What is alt.net? It’s tricky to say. Fellow XTC-NYC’er Dave Laribee coined the term in April and talking to him at d.b.a. last week I’m not sure whether he thinks it’s much to do with .NET development at all, it’s more about a group of people approaching software development with a common context (that’s the .NET part) trying to move their craft forward. Whether that progress is using .NET, Ruby, Java or a million monkeys with abacusses (abaci?) isn’t really important.

As such, I’m looking forward to the conference. Apart from anything else it will be a good chance to visit the People’s Republic and find me some good bbq’ed ribs.

Now about that iPhone price reduction

Let me get this straight from the get-go : I’m not expecting or desiring sympathy.

For those that haven’t yet heard, the iPhone got a $200 price reduction today. That means my iPhone I bought a week after it came out a smidgen under 2 months ago cost 50% more than if I’d bought it today. I admit it, I’ve been had by the mighty Steve.

Yes, I know this is what can happen when you’re an early adopter, and I don’t think there’s anything legally or morally wrong with what’s happened. Frankly, if I’m willing to shell out 600 greenbacks for a little gadget when there’s people in the world starving I don’t have a moral leg to stand on anyway. And besides, I’ve been ‘lucky’ – I’ve bought 5 or so pieces of Apple hardware now and this is the only one [1] where I’ve been caught by unfortunate-timing-of-apple-purchase-osis.

What is the point is that a friend of mine, who isn’t an apple fan-boy, and isn’t (that much of) a geek, and frankly has better things to do than watch every apple-event live blog like I do, and who bought their iPhone 3 weeks ago, just got quite royally rumbled. Will they, or a few hundred thousand other people here or there be a little bit sceptical when it comes to next buying new Apple hardware?

So a marketing blunder on Apple’s part?

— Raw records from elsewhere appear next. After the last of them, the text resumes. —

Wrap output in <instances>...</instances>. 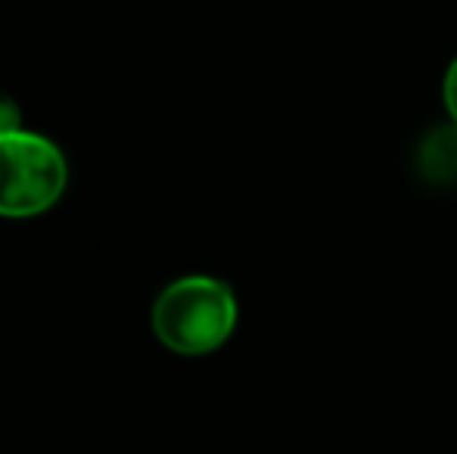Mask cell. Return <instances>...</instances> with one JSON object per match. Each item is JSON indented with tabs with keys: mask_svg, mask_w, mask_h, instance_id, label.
<instances>
[{
	"mask_svg": "<svg viewBox=\"0 0 457 454\" xmlns=\"http://www.w3.org/2000/svg\"><path fill=\"white\" fill-rule=\"evenodd\" d=\"M234 327V290L205 274H190L169 284L153 305V330L159 343L178 355H209L230 340Z\"/></svg>",
	"mask_w": 457,
	"mask_h": 454,
	"instance_id": "6da1fadb",
	"label": "cell"
},
{
	"mask_svg": "<svg viewBox=\"0 0 457 454\" xmlns=\"http://www.w3.org/2000/svg\"><path fill=\"white\" fill-rule=\"evenodd\" d=\"M69 162L50 137L31 131L0 134V219H35L60 202Z\"/></svg>",
	"mask_w": 457,
	"mask_h": 454,
	"instance_id": "7a4b0ae2",
	"label": "cell"
},
{
	"mask_svg": "<svg viewBox=\"0 0 457 454\" xmlns=\"http://www.w3.org/2000/svg\"><path fill=\"white\" fill-rule=\"evenodd\" d=\"M417 171L429 184H452L457 177V125H442L423 137L417 150Z\"/></svg>",
	"mask_w": 457,
	"mask_h": 454,
	"instance_id": "3957f363",
	"label": "cell"
},
{
	"mask_svg": "<svg viewBox=\"0 0 457 454\" xmlns=\"http://www.w3.org/2000/svg\"><path fill=\"white\" fill-rule=\"evenodd\" d=\"M19 125H22V112H19V106L12 103L10 97H0V134L19 131Z\"/></svg>",
	"mask_w": 457,
	"mask_h": 454,
	"instance_id": "277c9868",
	"label": "cell"
},
{
	"mask_svg": "<svg viewBox=\"0 0 457 454\" xmlns=\"http://www.w3.org/2000/svg\"><path fill=\"white\" fill-rule=\"evenodd\" d=\"M442 97H445V106H448V115L454 119L457 125V60L448 66V75H445V85H442Z\"/></svg>",
	"mask_w": 457,
	"mask_h": 454,
	"instance_id": "5b68a950",
	"label": "cell"
}]
</instances>
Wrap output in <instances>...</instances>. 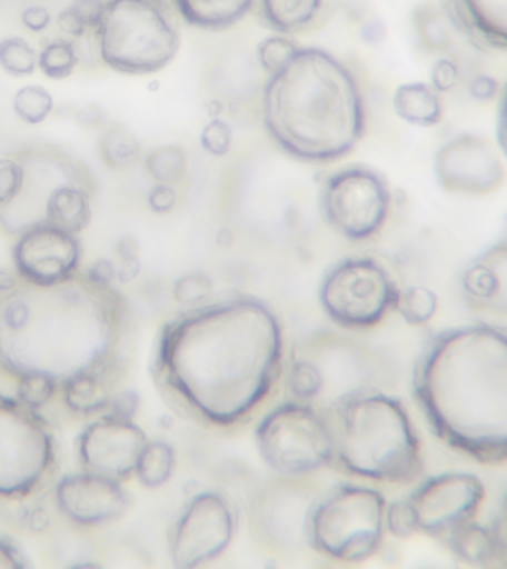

I think so, but they just made nearly $200 million bucks out of it, so quite a lucrative one.

[1] Oh, apart from when the gigabit-ethernet Apple Extreme came out a month after I got my 100Mb version, but that’s a minor quibble. My 2G iPod, G4 Mac Mini and 24″ iMac all had very healthy ‘still in the apple store at the same price’ shelf lives.

Update

OK, looks like Apple think this was a blunder too. At least they have the balls to acknowledge and do something about it.